- [Do this] Collect every line of the records below that contains the string "option", matching its case exactly.

Entries drawn from a collection:
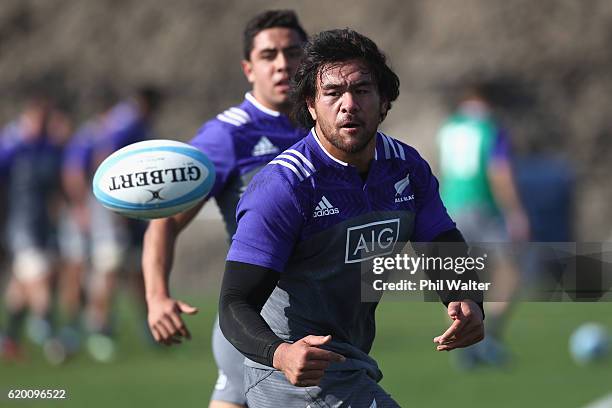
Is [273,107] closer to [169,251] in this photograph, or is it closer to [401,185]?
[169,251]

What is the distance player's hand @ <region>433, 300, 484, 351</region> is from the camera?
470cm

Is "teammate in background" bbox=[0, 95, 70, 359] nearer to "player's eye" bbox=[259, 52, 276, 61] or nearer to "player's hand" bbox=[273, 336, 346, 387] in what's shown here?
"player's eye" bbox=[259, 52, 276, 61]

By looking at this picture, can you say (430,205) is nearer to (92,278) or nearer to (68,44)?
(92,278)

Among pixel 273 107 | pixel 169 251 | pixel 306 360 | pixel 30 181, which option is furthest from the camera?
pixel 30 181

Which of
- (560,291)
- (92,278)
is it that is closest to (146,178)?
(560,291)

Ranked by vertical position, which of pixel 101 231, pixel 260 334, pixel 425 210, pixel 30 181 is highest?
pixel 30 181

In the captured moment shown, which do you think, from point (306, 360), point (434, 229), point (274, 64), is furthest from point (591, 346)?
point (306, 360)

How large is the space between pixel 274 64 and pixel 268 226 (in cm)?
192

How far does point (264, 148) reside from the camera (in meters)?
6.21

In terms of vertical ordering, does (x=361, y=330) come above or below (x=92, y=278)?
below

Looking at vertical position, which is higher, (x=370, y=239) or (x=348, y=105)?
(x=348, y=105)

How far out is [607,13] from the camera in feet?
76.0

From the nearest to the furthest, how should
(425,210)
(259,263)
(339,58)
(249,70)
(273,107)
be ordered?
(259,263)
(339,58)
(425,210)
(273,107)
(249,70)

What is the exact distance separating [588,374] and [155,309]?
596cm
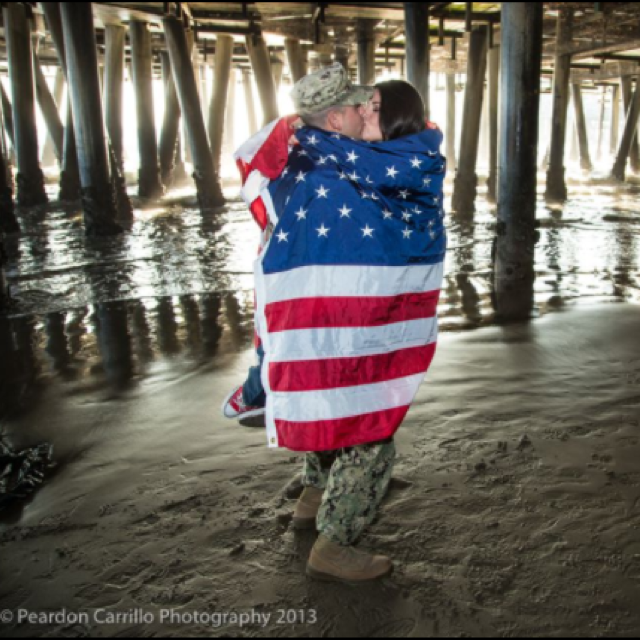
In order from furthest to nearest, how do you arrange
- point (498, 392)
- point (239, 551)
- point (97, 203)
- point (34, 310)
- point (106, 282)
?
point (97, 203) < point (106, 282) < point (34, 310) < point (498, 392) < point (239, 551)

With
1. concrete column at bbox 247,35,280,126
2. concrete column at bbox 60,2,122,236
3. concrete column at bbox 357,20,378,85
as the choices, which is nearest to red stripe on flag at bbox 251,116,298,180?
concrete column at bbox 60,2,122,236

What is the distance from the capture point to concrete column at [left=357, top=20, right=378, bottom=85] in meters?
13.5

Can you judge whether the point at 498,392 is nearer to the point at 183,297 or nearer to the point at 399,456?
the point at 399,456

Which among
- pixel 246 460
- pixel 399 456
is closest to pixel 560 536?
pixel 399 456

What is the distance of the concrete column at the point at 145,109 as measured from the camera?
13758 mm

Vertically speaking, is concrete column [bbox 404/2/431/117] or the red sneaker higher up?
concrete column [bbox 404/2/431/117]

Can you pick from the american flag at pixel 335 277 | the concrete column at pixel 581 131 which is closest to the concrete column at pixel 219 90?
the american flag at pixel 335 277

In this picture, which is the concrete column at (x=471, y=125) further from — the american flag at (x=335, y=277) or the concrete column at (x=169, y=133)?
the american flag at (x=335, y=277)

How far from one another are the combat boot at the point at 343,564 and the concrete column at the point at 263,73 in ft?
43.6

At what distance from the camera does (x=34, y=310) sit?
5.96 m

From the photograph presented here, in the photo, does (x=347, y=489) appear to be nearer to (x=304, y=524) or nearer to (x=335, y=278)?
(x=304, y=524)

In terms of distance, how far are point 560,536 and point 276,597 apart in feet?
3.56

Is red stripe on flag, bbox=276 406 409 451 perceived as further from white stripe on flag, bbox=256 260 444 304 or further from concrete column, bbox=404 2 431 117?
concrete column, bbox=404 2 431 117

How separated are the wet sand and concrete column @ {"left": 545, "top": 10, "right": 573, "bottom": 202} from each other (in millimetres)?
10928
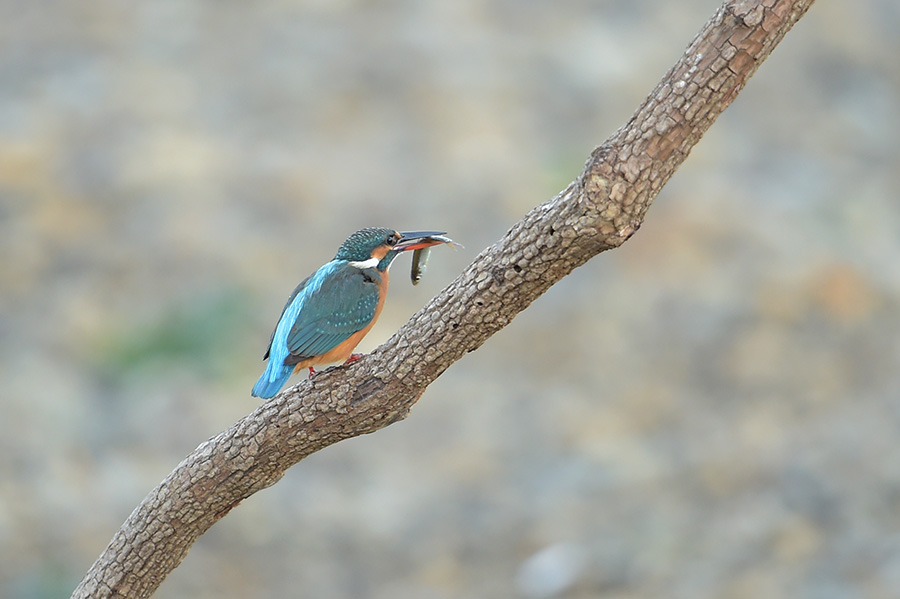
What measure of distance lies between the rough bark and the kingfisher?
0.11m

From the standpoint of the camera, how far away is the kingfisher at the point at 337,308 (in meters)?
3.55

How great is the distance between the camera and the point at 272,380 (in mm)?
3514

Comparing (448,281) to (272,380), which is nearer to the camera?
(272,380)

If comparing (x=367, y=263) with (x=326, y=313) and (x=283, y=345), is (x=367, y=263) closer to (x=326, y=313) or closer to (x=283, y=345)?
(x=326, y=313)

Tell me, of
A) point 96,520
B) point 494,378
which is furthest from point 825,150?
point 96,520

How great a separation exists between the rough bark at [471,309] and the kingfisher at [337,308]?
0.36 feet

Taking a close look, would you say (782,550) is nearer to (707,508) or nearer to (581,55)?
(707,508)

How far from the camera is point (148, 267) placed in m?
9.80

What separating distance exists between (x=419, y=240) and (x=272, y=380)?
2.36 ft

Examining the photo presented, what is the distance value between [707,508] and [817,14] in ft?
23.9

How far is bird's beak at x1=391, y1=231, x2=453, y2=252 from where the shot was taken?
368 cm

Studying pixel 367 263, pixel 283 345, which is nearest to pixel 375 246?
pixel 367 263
---
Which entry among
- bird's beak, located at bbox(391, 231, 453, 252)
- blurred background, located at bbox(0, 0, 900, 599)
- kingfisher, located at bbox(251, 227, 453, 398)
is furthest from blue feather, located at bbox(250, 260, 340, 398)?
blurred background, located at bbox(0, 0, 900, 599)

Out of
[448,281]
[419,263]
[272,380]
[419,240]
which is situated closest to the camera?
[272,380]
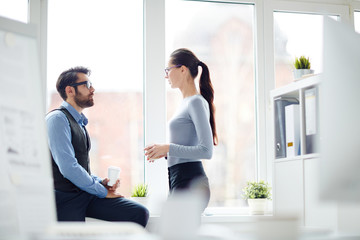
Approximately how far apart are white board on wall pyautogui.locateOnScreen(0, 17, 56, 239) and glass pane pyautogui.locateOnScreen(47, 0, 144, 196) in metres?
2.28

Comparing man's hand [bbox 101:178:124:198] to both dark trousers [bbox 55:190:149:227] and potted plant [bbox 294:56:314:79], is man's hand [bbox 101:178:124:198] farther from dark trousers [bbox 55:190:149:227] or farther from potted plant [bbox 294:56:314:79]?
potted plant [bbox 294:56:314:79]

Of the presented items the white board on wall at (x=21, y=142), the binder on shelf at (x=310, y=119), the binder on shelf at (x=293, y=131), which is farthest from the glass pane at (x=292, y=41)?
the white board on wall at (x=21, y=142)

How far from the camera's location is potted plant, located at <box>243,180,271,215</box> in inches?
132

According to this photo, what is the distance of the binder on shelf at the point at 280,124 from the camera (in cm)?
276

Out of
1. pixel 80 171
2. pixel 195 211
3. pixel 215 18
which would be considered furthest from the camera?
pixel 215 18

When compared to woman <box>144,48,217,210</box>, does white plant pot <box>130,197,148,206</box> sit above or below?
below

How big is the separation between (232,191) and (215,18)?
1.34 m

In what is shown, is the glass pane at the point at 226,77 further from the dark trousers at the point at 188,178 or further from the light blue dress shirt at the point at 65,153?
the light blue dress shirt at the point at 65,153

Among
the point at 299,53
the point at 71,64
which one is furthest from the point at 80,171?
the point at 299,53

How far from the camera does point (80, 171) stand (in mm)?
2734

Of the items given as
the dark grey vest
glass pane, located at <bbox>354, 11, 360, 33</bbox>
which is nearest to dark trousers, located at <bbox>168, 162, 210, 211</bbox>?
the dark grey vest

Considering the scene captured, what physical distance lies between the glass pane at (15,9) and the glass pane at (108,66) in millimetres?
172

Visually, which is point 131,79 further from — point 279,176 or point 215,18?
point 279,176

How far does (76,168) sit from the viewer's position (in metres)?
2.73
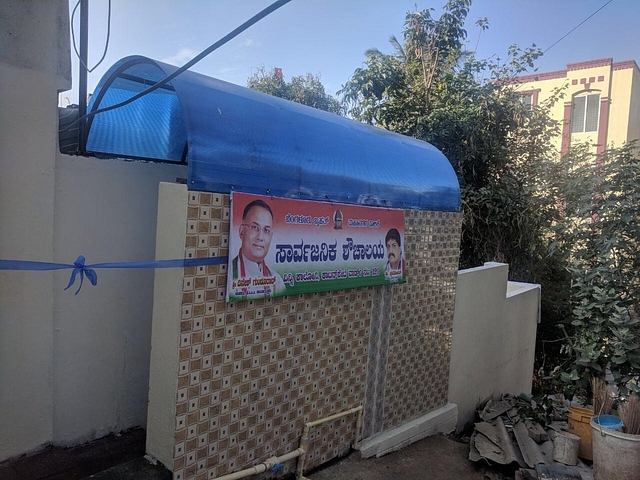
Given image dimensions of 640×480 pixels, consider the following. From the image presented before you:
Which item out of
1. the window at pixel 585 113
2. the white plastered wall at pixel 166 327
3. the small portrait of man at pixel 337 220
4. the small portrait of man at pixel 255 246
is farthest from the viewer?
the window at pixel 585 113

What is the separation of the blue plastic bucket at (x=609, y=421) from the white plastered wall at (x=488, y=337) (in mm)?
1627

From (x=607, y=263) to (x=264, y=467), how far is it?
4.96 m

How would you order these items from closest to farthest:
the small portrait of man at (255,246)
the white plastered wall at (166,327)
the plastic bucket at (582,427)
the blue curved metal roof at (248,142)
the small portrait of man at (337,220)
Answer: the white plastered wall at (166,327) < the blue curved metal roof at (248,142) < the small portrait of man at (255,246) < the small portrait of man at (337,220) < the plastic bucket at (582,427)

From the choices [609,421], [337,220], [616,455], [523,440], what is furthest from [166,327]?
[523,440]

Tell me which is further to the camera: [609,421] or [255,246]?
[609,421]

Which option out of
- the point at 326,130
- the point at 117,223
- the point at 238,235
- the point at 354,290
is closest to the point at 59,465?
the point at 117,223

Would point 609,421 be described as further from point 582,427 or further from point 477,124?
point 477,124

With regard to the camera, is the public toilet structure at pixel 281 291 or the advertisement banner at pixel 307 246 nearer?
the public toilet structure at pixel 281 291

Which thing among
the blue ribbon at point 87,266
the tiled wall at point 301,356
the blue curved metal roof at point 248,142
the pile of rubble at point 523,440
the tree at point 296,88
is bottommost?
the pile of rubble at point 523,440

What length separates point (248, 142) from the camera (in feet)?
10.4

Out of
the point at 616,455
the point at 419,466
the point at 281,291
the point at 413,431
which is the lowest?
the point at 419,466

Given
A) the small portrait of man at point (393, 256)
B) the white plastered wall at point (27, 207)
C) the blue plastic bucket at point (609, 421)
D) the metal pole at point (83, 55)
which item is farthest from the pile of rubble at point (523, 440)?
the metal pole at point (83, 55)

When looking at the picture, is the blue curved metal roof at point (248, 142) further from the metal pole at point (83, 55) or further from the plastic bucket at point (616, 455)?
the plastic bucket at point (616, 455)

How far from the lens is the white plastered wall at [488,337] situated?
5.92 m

- [Task result]
Among pixel 273 107 | pixel 169 251 | pixel 306 360 | pixel 30 181, which option is furthest from the camera?
Which option out of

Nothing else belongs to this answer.